やること:
1. お笑いにあこがれた小学校時代を語る本文抜粋に名前が出てくる個人を、すべて挙げよ。グループや番組の名前は含めない。
2. 本文抜粋について、次の問いに答えよ。
(a) ブルーハーツが結成されたのは何年か。
(b) 「土8戦争」で争ったのはどの二つか。
(c) 小学校の卒業式で、書き手は何の賞で表彰されたか。
3. 小学校時代のお笑いの思い出をつづった本文抜粋を、最後の文のあとから書き継げ。

本文抜粋:
——————

第6話 あらゆる冒険の登場人物にあこがれて
ブルーハーツが結成された1985年は、視聴率100%男としてバラエティの金字塔を打ち立てた萩本欽一が、休養のため全てのレギュラー番組を降板した年でもあった。
やがて『ひょうきん族』と『ドリフターズ』が土曜8時台で争う“土8戦争”を繰り広げたが、当時の僕の真ん中には、とんねるずがいた。
とんねるずの笑いは、その場にある全ての人・モノを使って笑いに変える空間芸であり、全体芸。そのため学校と親和性が高く、なにかを模倣したり再現する能力が人より少しだけ長けていた僕は、とんねるずの真似をすることで目立つことができた。
ジャッキー・チェンの映画が放送されれば翌日みんながジャッキーになるように、再現したいという思いと目立ちたいという思い、どちらが先行しているのか分からないほどに、身体が勝手に動いた。こうして僕の勘違いは進んでいった。
勉強を一切吸収しない僕のスポンジは、エンタメにのみ吸収性も速乾性も早く、六年間はあっという間に終わった。
小学校の卒業式で僕は、フタバさんという女の子と、皆勤賞で表彰された。

——————

元データ:

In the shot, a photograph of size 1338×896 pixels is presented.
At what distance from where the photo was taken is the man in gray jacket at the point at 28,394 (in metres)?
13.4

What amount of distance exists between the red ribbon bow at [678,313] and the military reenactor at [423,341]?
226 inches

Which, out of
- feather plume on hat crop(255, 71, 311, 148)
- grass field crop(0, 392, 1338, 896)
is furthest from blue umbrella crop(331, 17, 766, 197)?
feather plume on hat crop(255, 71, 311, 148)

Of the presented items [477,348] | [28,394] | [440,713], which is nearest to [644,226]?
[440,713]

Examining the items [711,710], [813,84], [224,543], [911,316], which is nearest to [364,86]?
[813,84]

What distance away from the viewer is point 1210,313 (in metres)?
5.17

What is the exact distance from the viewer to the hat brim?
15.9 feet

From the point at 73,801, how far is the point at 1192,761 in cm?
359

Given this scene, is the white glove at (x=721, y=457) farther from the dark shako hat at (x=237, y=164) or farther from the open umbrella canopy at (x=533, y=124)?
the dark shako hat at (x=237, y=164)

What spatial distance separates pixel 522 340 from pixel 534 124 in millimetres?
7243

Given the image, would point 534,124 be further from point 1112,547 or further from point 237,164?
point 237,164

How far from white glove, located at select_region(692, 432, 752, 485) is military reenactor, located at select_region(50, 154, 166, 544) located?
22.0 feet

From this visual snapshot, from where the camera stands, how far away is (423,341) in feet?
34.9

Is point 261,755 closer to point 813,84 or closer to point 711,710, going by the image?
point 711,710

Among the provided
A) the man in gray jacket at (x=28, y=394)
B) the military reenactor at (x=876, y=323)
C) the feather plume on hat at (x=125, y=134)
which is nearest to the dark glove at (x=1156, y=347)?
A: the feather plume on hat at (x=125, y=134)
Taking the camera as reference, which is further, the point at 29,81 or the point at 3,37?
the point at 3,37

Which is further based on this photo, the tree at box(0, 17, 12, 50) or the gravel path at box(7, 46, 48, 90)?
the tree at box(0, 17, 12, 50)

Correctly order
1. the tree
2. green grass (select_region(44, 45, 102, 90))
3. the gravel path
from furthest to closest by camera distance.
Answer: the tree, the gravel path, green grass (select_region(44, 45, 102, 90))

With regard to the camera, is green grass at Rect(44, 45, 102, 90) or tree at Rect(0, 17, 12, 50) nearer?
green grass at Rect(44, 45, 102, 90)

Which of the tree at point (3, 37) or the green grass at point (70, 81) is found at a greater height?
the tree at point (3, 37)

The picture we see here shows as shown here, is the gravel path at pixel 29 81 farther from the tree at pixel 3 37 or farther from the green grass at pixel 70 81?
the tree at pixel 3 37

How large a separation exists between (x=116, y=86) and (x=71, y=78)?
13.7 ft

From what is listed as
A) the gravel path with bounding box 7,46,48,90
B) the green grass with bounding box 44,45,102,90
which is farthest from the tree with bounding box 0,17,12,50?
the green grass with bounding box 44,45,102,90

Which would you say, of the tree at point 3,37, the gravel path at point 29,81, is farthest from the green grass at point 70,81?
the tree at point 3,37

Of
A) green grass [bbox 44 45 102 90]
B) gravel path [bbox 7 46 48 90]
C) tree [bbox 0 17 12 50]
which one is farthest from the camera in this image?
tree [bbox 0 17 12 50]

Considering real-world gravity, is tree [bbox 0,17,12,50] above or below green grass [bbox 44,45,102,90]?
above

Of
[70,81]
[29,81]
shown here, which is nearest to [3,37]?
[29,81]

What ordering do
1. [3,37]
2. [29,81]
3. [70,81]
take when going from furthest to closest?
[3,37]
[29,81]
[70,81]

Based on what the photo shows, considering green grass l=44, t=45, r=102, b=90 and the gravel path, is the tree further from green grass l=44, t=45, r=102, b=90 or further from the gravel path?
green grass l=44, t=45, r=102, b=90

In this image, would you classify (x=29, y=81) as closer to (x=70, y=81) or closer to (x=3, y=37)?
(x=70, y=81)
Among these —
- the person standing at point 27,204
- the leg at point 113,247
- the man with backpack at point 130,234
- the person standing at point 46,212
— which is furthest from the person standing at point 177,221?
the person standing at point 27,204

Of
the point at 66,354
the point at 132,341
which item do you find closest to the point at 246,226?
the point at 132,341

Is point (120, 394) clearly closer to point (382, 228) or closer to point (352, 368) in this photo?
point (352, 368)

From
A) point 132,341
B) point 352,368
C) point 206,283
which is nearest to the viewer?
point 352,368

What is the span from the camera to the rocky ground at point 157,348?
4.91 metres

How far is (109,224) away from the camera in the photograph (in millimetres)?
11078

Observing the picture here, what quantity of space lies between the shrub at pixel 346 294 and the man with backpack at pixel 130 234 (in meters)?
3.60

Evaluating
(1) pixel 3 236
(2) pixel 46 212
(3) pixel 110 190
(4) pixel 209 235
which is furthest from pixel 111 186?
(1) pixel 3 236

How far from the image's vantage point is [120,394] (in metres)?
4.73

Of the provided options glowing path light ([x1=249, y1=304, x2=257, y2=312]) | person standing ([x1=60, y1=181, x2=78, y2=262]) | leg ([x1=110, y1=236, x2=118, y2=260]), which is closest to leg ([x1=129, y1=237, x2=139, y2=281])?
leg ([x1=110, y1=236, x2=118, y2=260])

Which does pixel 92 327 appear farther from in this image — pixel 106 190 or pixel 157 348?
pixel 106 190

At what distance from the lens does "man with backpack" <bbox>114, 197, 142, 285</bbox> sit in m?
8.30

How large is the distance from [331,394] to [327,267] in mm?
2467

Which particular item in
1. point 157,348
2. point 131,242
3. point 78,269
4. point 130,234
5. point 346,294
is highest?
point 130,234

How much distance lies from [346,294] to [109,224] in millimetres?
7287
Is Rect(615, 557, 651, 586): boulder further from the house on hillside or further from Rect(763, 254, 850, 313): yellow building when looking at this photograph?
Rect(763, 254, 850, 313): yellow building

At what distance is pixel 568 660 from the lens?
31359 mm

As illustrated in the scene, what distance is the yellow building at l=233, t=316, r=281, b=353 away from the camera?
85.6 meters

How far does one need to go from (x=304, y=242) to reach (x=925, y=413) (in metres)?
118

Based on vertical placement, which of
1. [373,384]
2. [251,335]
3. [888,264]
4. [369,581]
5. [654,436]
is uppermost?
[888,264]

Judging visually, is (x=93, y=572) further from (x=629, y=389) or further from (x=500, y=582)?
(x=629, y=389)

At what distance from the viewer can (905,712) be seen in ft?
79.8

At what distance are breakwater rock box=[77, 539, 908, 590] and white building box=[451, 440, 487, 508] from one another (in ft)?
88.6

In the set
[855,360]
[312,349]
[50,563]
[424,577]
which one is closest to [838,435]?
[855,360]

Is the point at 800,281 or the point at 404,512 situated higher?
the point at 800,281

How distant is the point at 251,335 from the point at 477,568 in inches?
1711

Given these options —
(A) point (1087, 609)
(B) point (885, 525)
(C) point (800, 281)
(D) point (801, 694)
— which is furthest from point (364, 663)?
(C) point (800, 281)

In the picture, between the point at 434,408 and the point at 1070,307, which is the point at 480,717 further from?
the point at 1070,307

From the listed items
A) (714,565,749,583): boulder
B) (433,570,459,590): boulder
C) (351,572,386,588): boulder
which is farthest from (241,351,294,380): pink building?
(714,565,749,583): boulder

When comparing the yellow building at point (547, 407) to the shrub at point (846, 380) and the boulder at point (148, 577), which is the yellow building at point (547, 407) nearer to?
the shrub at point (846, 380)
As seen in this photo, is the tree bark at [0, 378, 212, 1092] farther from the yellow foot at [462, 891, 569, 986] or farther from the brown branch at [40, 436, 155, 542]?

——————

解答:
1.
萩本欽一
ジャッキー・チェン
フタバさん

2.
(a) 1985年
(b) 『ひょうきん族』と『ドリフターズ』
(c) 皆勤賞

3.
一日でも休んでしまうと知らない世界になってしまうという幼稚園時代のトラウマから、熱があっても登校し、どうしようもなければ早退と、丸一日完全欠席だけは避け続けた結果、皆勤賞を受賞してしまった。恐怖から逃れ続けた結果の皆勤賞。
フタバさんは細くて大人しいタイプで、どちらかというと暗い印象だったのに、中学に上がると学年一の不良少女になった。
オヘソをチラ見せする短いブレザーに、地面スレスレのスカート、ウェーブががったパーマヘアーをなびかせ、1992年当時でも退廃化しつつあったヤンキーファッションに身を包み、色っぽく見えた。
先輩の誰々ともうヤッたらしいといつも噂され、僕を含め男子たちは皆(みな)、フタバさんをエロい目で見ていた。
6−3−3制というのはよくできたもので、中学に入ると急にみんな大人になる。
制服がそうさせるのか、性の目覚めによるものなのか、頭の良さや身体の発育、エンタメの好みに至るまで、中学に入った途端違いが顕れる。
やがて、全ての求心力が「不良」に集まった。
悪いことをする者が偉い。喧嘩が強い奴がカッコいい。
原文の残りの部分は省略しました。